## Prompt
Translate this sentence from the text on SQL query optimization into German: "With the constraints in place, there can be between 0 and N rows in y1 for each row in x1."

Compare this with the following Java code:

// This is much "harder" ...
List<Object> objects = unknownSize();
for (Object object : objects) {
    doSomethingWith(object);
}

// ... than this, where we "know" the list
// only contains one value
for (Object object : Collections.singletonList("abc")) {
    doSomethingWith(object);
}

If Java had such optimisation capabilities (bonus question: can the JIT do it?), then the second loop could be optimised as such:

// The loop can be avoided:
doSomethingWith("abc");

Let’s look at Oracle

Let’s look at a concrete example with Oracle:

CREATE TABLE x1 (
  a NUMBER(10) NOT NULL,
  data VARCHAR2(100),
  CONSTRAINT pk_y1 PRIMARY KEY (a)
);

CREATE TABLE y1 (
  a NUMBER(10) NOT NULL, 
  optional_data VARCHAR2(100),
  CONSTRAINT fk_y1 FOREIGN KEY (a) REFERENCES x1(a)
);

CREATE INDEX i1 ON y1(a);
CREATE INDEX i1data ON x1(data);

INSERT INTO x1
SELECT level, dbms_random.string('a', 100)
FROM dual
CONNECT BY level <= 10000;

INSERT INTO y1
SELECT level, dbms_random.string('a', 100)
FROM dual
CONNECT BY level <= 5000;

This is a typical one-to-many relationship between x1 and y1. With the constraints in place, there can be between 0 and N rows in y1 for each row in x1. As a user, we know that there is only one value in y1 for any value in x1, but we don’t enforce this knowledge with a constraint.

Let’s look at the following query:

SELECT count(*)
FROM x1
JOIN y1 USING (a)

## Source excerpt

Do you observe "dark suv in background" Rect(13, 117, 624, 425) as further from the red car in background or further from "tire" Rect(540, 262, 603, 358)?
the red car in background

## Solved problem
Mit den vorhandenen Constraints kann es für jede Zeile in x1 zwischen 0 und N Zeilen in y1 geben.